The workgroup 7 (WG7, STSMs and Career Path) is organizing the extended and more individual aspect of such training, by supporting the travel of bioimage analysts and developers to other labs for implementing components and workflows in situ during missions of extended duration. WG7 is also making an effort to pave the career path of bioimage analysts, the novel type of profession in the life sciences community mediating computational science and life sciences.
The workgroup 4 (WG4, The webtool BISE) is creating a searchable database of collections, workflows and components. General web search engines, such as Google, generally return hits of collections but not to the level of components. In addition, workflows are in many cases hidden in biological papers and difficult to be discovered. For these reasons, the webtool is expected to become a useful tool for those conducting the bioimage analysis. The webtool is also designed to note impressions on the usability of components and workflows so that individual experiences can be swiftly shared within the community.

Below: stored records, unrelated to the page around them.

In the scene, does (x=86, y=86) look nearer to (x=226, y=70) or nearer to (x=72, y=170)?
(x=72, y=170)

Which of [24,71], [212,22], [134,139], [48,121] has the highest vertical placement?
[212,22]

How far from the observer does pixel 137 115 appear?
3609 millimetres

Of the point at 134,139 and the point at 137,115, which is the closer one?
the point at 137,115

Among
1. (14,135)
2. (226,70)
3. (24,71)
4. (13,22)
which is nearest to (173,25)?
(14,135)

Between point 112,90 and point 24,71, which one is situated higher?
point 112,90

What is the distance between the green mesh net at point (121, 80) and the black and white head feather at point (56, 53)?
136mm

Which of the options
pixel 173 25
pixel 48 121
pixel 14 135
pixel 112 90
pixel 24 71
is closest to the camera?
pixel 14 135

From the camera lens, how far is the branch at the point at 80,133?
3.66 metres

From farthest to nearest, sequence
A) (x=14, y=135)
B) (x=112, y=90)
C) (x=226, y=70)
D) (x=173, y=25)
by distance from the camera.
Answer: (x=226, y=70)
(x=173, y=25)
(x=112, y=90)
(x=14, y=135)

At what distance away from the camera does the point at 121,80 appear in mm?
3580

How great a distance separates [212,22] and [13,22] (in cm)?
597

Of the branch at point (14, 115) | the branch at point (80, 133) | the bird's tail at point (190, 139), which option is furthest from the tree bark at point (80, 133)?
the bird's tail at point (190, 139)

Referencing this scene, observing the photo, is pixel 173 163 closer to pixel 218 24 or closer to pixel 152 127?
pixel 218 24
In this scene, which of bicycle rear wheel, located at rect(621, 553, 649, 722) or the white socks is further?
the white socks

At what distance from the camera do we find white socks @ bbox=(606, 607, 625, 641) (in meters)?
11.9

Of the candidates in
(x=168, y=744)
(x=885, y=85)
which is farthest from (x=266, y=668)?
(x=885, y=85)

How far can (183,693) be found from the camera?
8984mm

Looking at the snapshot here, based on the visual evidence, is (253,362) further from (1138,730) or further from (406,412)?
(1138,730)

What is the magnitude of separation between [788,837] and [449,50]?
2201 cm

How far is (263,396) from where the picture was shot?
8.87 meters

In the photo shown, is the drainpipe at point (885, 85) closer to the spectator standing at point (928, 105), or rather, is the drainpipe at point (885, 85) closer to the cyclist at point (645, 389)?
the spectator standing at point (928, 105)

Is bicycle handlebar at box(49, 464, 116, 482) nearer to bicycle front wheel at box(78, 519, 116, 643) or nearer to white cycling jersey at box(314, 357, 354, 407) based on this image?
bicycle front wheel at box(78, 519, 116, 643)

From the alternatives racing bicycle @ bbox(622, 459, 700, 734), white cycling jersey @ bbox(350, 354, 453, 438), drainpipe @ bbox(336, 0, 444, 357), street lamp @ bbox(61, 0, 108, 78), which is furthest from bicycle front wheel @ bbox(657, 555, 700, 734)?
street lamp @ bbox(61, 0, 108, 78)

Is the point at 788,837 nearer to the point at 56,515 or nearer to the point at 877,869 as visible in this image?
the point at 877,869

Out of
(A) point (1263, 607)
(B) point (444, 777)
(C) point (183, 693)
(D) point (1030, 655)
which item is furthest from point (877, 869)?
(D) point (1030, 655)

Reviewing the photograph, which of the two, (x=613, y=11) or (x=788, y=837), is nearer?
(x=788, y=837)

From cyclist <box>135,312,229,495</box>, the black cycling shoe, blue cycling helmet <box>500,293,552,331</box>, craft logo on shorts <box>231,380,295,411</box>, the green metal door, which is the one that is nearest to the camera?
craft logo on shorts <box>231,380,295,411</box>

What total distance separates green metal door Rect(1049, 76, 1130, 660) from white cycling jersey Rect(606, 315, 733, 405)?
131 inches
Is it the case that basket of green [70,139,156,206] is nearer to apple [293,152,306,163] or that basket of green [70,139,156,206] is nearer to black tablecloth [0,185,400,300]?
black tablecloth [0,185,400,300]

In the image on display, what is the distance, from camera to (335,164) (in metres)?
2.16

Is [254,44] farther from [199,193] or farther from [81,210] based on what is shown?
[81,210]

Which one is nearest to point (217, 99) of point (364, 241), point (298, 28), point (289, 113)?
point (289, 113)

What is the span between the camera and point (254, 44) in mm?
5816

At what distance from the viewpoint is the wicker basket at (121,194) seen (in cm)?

The workgroup 5 (WG5, benchmarking) is setting up a web tool enabling the interactive testing and benchmarking of some of the workflows from BISE. From this webtool the user will be able to select some specific annotated image dataset stored in an internal database and run compatible workflows on these images. The results from the analysis will be compared to the annotations (ground truth) to compute and display some problem specific performance metrics. The user will also be able to explore the results by interactively visualizing them overlaid on the original images. Since typically many workflows are available to solve a specific bioimage analysis problem, benchmarking them in such a unified environment is instrumental for fair comparison.
The workgroup 6 (WG6, open publication) aims at publishing the NEUBIAS teaching materials based on the workflow-components concept for a wider distribution outside of the NEUBIAS community, with detailed explanation on practical workflows associated with specific biological problems, for a better and more effective bioimage analysis in the biological community.
The workgroup 3 (WG3, outreach) works on communicating the outcome of all these activities towards wider scientific community, and also to promote communication among NEUBIAS working groups.
Overall, various activities of NEUBIAS are consistently directed: They all are reaching toward a clearer procedure for choosing components and for a more efficient, explicit and reproducible authoring of workflows for biological image analysis.